The interviewers were being really cagey with the details, and the sort of questions they were asking us didn’t really make sense. They were really scrutinising all of our movements and activities during the holiday - all we could say was what we had done that day. We had hiked in some hills, had lunch and dinner in pubs, and went back to the campsite.
We kept repeating to the police all the stuff about the confusion with the taxis - they were interested in the exact details, but couldn’t tell us how it related to the disappearance - they just kept saying “We’re looking into it”. We all wanted to understand what had actually happened to Simon, but the police seemed to be treating us with suspicion and fishing for us to give them some kind of new information, without allowing us to be privy to what they knew.
As we were leaving the police station, we saw two officers walking past us, escorting the same taxi driver I met after Simon left. This time though, the fucking guy had bloodshot eyes and looked like shit, like he hadn’t slept in two days. He wasn’t in handcuffs or anything like that; the body language of the cops towards him looked sympathetic, as if they were trying to comfort him. We actually made eye contact as we passed each other, but the guy looked like he was on another planet and I don’t even think he recognised me. He still had his cab driver lanyard around his neck. As he got close, I managed to read the name: Jeremy Crowley.
The following days and weeks were worse though, as we learned things. The police still had loads of questions for us, but as time went on, they seemed satisfied that our account of the events matched with whatever other information they had pieced together.
As I say, we eventually learned some things. On the Sunday evening, at about 6pm, an hour after Simon had caught that taxi, a local hiker had seen a strange light seemingly beaming up out of a lake that evening, as it was nearing sunset. This lake was about ten miles from our campsite. The hiker went to get a closer look - he walked all the way to the end of a long wooden pier on the lake - and he swore blind that just off that pier, down in the water below, he was seeing the headlights of a submerged car.
About a minute later though, as he was watching, the lights faded away to nothing. Still, the hiker alerted the police. Soon after calling them, a fairly big team arrived at the scene, including police divers, medics, the works. The divers took ages to find anything, and they were starting to think it was a wind-up, but they did find something in the end.
What the police found right at the bottom of the lake, just off the pier, was an old rusted shell of a car, an old taxi in fact. This was soon identified to be a taxi that disappeared twenty-six years ago along with its driver.

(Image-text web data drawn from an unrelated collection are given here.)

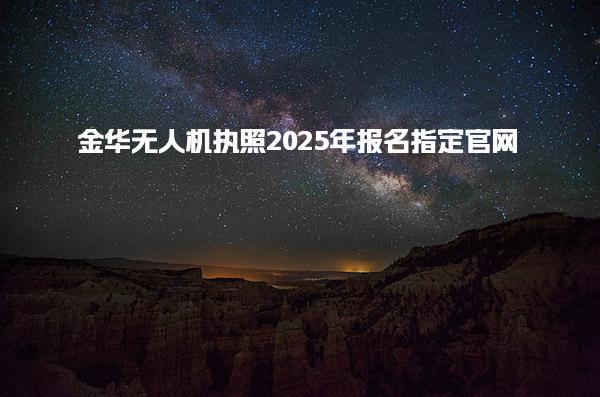 2025年金華無人機(jī)執(zhí)照報名指定官網(wǎng)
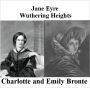 Jane Eyre and Wuthering Heights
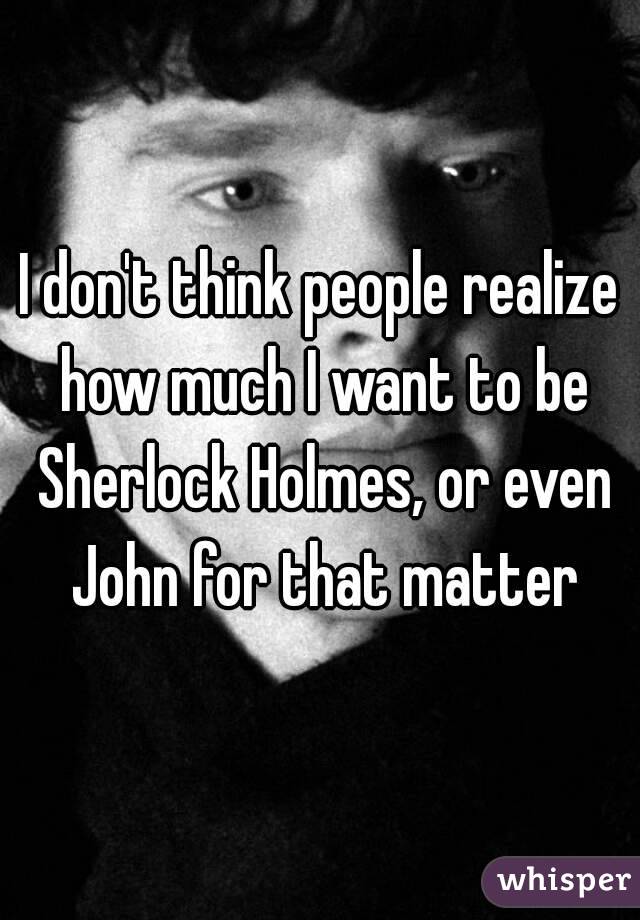 I don't think people realize how much I want to be Sherlock Holmes, or even John for that matter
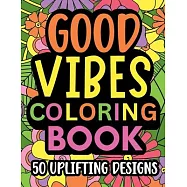 Good Vibes Coloring Book: Motivational and inspirational quotes in large print with fun flower background designs for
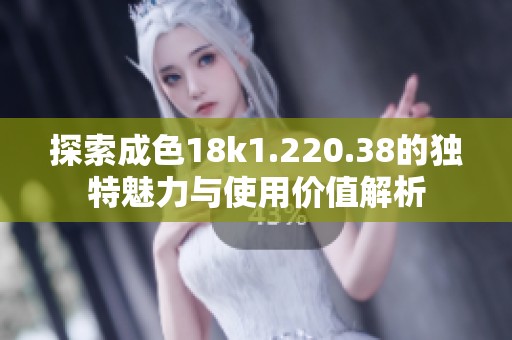 探索成色18k1.220.38的独特魅力与使用价值解析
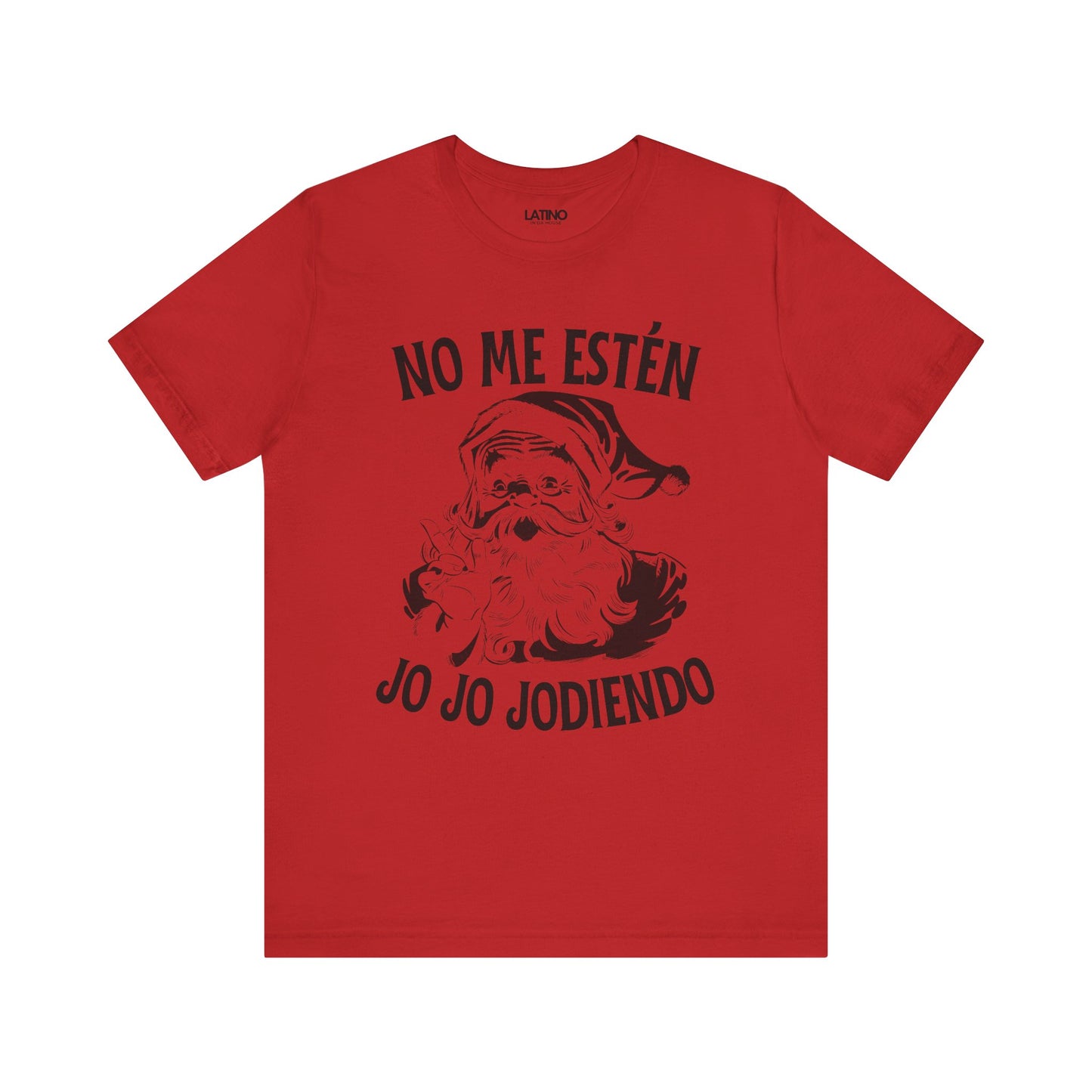 "No Me Estén Jo Jo Jodiendo" Santa T-Shirt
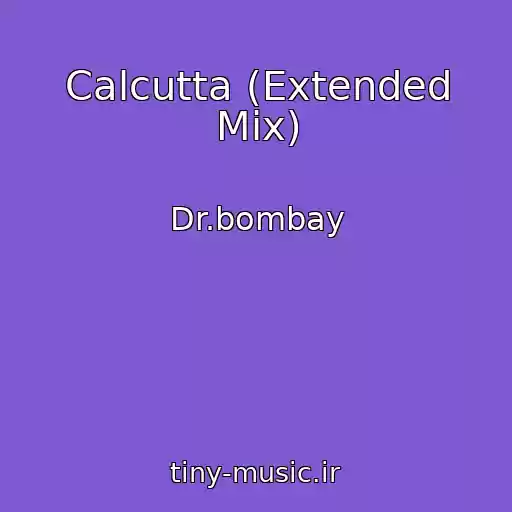 کاور آهنگ Calcutta (Extended Mix) از Dr.bombay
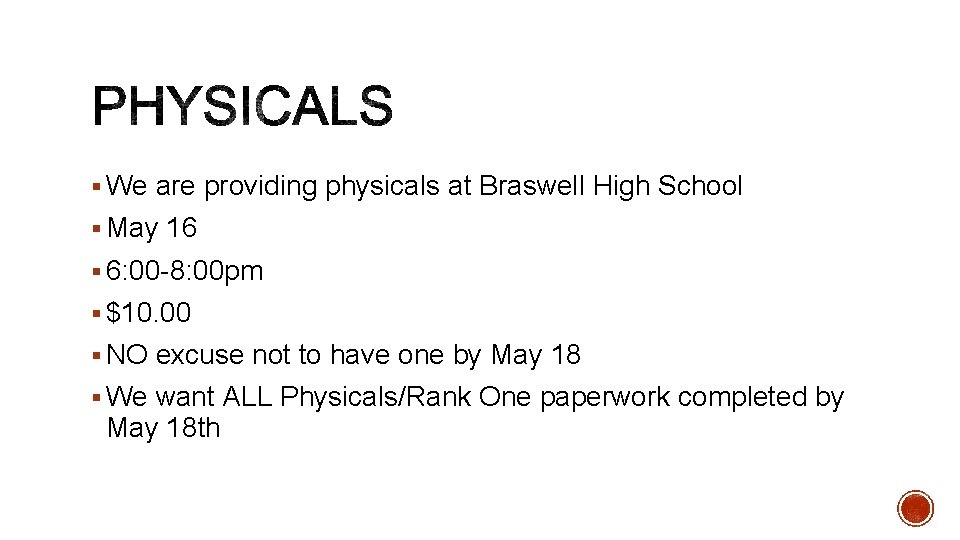 § We are providing physicals at Braswell High School § May 16 § 6:
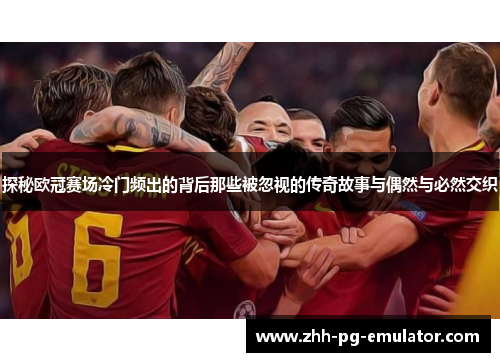 探秘欧冠赛场冷门频出的背后那些被忽视的传奇故事与偶然与必然交织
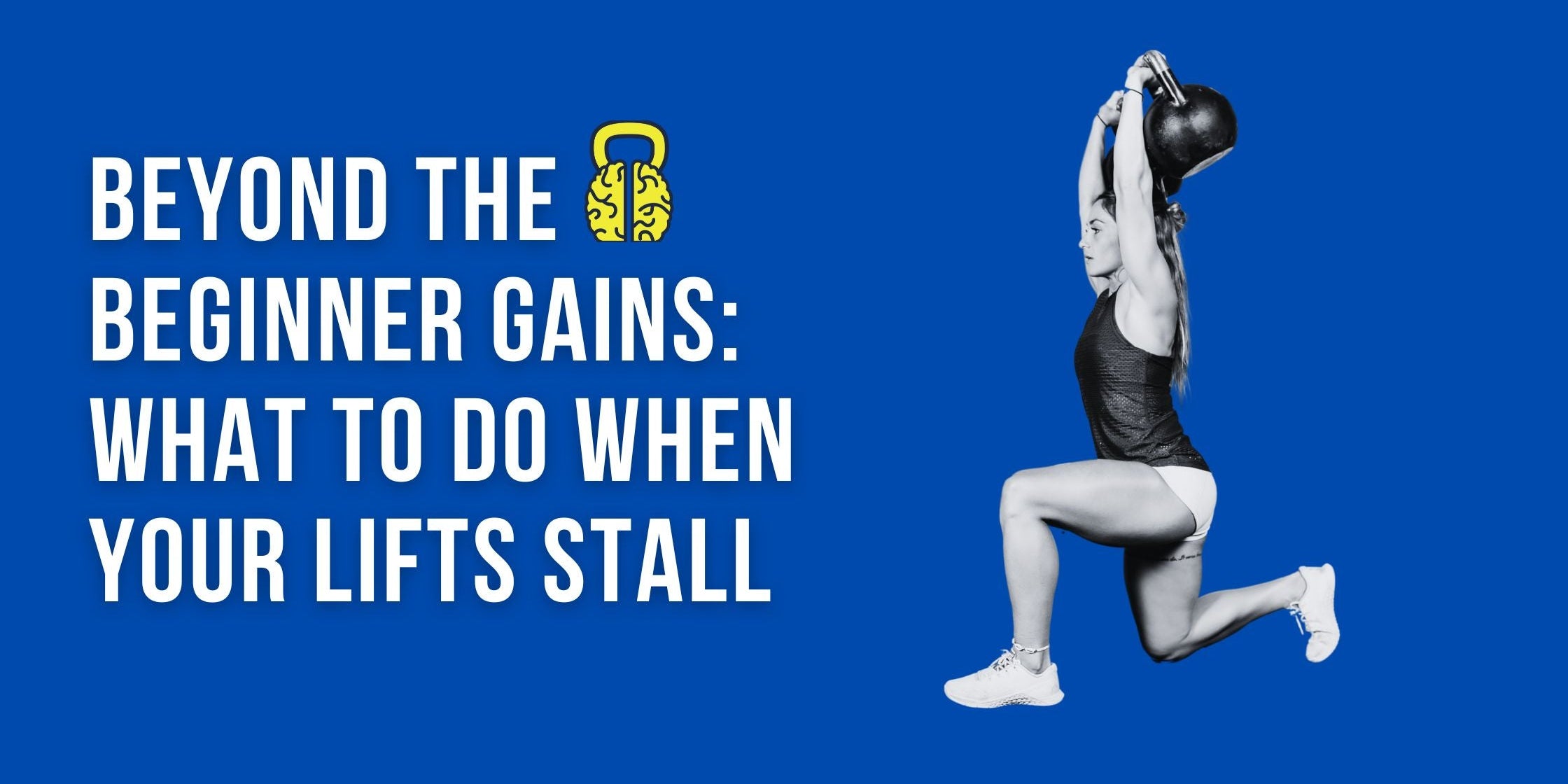 Beyond the Beginner Gains: What to Do When Your Lifts Stall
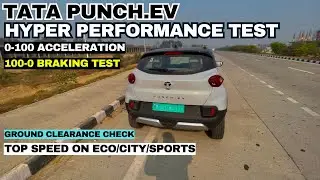 Tata Punch EV Performance test | 0-100 Acceleration | top speed on Eco City Sports Mode | Punch.EV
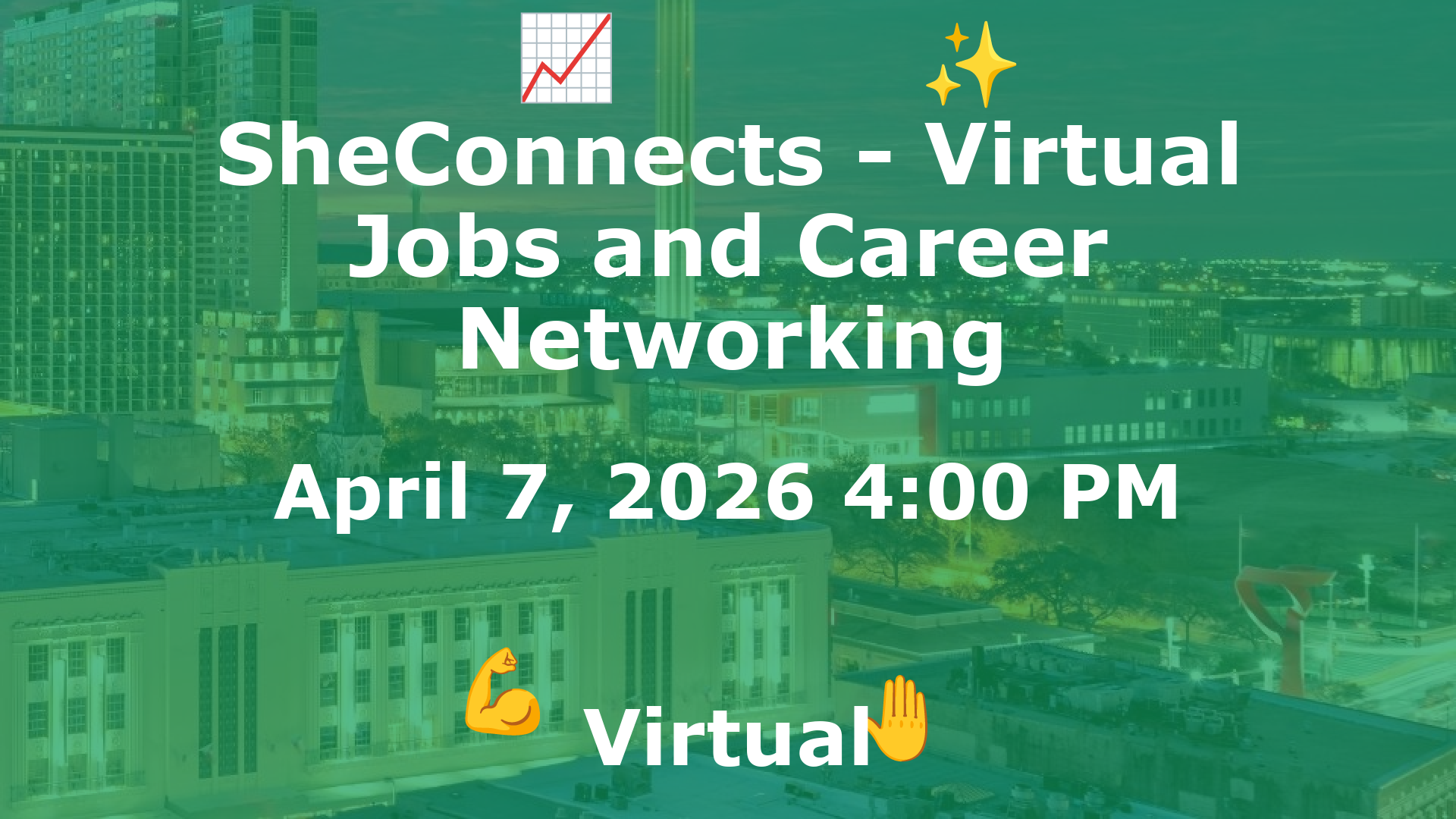 SheConnects - Virtual Jobs and Career Networking event image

It had been there the whole time - it was pretty much entirely buried in the silt and mud of the lake bed - only the roof and part of the front windshield was poking out of all that shit.
It took the authorities ages to actually excavate the thing out of all that sediment. When they did though, they discovered that around the driving seat of the taxi were old human skeletal remains, and as they expected, the dental records of the skull matched those of a man missing for the last twenty-six years called Barry Crowley.
And then I swear to god this is the bit that continues to gnaw away at my brain all day and all night…the forensic team carried on scooping out all the shit and detritus inside this decades-old, crumbling, rusted car frame, and what they then found, encased inside twenty-six fucking years of compacted mud, was the fresh corpse of Simon strapped into the back seat.